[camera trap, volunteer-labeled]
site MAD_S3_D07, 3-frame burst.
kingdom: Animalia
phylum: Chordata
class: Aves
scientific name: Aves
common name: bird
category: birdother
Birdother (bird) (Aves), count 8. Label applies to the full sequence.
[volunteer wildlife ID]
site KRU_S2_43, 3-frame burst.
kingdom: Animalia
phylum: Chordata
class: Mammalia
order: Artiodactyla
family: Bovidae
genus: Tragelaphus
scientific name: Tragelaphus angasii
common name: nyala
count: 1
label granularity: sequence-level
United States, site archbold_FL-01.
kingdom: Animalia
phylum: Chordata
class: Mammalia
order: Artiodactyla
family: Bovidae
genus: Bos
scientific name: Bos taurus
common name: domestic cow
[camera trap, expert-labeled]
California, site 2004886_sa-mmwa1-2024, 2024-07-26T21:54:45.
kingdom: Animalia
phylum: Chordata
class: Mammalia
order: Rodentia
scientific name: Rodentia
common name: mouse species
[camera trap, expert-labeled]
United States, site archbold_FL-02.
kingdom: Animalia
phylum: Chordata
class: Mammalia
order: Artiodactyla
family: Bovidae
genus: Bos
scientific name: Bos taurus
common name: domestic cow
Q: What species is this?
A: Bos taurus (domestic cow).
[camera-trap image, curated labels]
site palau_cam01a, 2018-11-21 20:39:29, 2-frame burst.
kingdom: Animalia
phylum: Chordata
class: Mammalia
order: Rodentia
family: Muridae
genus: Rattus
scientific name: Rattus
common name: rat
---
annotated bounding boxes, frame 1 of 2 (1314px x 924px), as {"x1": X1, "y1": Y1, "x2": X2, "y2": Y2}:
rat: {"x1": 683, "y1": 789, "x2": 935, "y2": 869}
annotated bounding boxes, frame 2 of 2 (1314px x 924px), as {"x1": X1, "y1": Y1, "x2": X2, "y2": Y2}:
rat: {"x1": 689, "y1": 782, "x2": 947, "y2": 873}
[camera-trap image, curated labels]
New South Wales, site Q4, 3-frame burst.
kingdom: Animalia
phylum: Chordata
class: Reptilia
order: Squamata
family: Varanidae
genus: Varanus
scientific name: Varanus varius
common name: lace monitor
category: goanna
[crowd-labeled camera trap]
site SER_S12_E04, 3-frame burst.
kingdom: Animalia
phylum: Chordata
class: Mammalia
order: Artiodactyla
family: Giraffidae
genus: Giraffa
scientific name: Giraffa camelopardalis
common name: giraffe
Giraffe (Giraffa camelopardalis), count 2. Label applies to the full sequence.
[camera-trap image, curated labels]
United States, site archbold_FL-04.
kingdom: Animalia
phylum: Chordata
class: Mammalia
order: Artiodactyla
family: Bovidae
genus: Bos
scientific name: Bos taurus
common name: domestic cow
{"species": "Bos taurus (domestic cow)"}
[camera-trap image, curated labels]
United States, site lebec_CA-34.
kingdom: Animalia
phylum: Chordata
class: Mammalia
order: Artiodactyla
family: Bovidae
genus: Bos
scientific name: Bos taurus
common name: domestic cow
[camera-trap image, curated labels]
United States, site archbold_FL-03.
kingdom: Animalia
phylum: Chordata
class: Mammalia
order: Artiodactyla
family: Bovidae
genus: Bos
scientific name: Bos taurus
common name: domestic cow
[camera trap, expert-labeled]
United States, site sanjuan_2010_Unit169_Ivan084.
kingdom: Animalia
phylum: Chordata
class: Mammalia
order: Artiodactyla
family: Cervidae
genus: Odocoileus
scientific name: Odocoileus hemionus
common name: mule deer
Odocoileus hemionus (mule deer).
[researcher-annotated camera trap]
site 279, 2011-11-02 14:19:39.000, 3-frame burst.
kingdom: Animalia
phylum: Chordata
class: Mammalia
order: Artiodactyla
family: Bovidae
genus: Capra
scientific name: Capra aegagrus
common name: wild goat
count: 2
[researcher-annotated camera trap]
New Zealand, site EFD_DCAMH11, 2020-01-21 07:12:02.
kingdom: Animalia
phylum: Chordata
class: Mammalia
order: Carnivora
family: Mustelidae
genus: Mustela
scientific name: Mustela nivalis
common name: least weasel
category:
──────────────────────────────
Go through the records above and write each one out again exactly.

## SOLUTION FOR THIS EXERCISE
[camera trap, volunteer-labeled]
site MAD_S3_D07, 3-frame burst.
kingdom: Animalia
phylum: Chordata
class: Aves
scientific name: Aves
common name: bird
category: birdother
Birdother (bird) (Aves), count 8. Label applies to the full sequence.
[volunteer wildlife ID]
site KRU_S2_43, 3-frame burst.
kingdom: Animalia
phylum: Chordata
class: Mammalia
order: Artiodactyla
family: Bovidae
genus: Tragelaphus
scientific name: Tragelaphus angasii
common name: nyala
count: 1
label granularity: sequence-level
United States, site archbold_FL-01.
kingdom: Animalia
phylum: Chordata
class: Mammalia
order: Artiodactyla
family: Bovidae
genus: Bos
scientific name: Bos taurus
common name: domestic cow
[camera trap, expert-labeled]
California, site 2004886_sa-mmwa1-2024, 2024-07-26T21:54:45.
kingdom: Animalia
phylum: Chordata
class: Mammalia
order: Rodentia
scientific name: Rodentia
common name: mouse species
[camera trap, expert-labeled]
United States, site archbold_FL-02.
kingdom: Animalia
phylum: Chordata
class: Mammalia
order: Artiodactyla
family: Bovidae
genus: Bos
scientific name: Bos taurus
common name: domestic cow
Q: What species is this?
A: Bos taurus (domestic cow).
[camera-trap image, curated labels]
site palau_cam01a, 2018-11-21 20:39:29, 2-frame burst.
kingdom: Animalia
phylum: Chordata
class: Mammalia
order: Rodentia
family: Muridae
genus: Rattus
scientific name: Rattus
common name: rat
---
annotated bounding boxes, frame 1 of 2 (1314px x 924px), as {"x1": X1, "y1": Y1, "x2": X2, "y2": Y2}:
rat: {"x1": 683, "y1": 789, "x2": 935, "y2": 869}
annotated bounding boxes, frame 2 of 2 (1314px x 924px), as {"x1": X1, "y1": Y1, "x2": X2, "y2": Y2}:
rat: {"x1": 689, "y1": 782, "x2": 947, "y2": 873}
[camera-trap image, curated labels]
New South Wales, site Q4, 3-frame burst.
kingdom: Animalia
phylum: Chordata
class: Reptilia
order: Squamata
family: Varanidae
genus: Varanus
scientific name: Varanus varius
common name: lace monitor
category: goanna
[crowd-labeled camera trap]
site SER_S12_E04, 3-frame burst.
kingdom: Animalia
phylum: Chordata
class: Mammalia
order: Artiodactyla
family: Giraffidae
genus: Giraffa
scientific name: Giraffa camelopardalis
common name: giraffe
Giraffe (Giraffa camelopardalis), count 2. Label applies to the full sequence.
[camera-trap image, curated labels]
United States, site archbold_FL-04.
kingdom: Animalia
phylum: Chordata
class: Mammalia
order: Artiodactyla
family: Bovidae
genus: Bos
scientific name: Bos taurus
common name: domestic cow
{"species": "Bos taurus (domestic cow)"}
[camera-trap image, curated labels]
United States, site lebec_CA-34.
kingdom: Animalia
phylum: Chordata
class: Mammalia
order: Artiodactyla
family: Bovidae
genus: Bos
scientific name: Bos taurus
common name: domestic cow
[camera-trap image, curated labels]
United States, site archbold_FL-03.
kingdom: Animalia
phylum: Chordata
class: Mammalia
order: Artiodactyla
family: Bovidae
genus: Bos
scientific name: Bos taurus
common name: domestic cow
[camera trap, expert-labeled]
United States, site sanjuan_2010_Unit169_Ivan084.
kingdom: Animalia
phylum: Chordata
class: Mammalia
order: Artiodactyla
family: Cervidae
genus: Odocoileus
scientific name: Odocoileus hemionus
common name: mule deer
Odocoileus hemionus (mule deer).
[researcher-annotated camera trap]
site 279, 2011-11-02 14:19:39.000, 3-frame burst.
kingdom: Animalia
phylum: Chordata
class: Mammalia
order: Artiodactyla
family: Bovidae
genus: Capra
scientific name: Capra aegagrus
common name: wild goat
count: 2
[researcher-annotated camera trap]
New Zealand, site EFD_DCAMH11, 2020-01-21 07:12:02.
kingdom: Animalia
phylum: Chordata
class: Mammalia
order: Carnivora
family: Mustelidae
genus: Mustela
scientific name: Mustela nivalis
common name: least weasel
category:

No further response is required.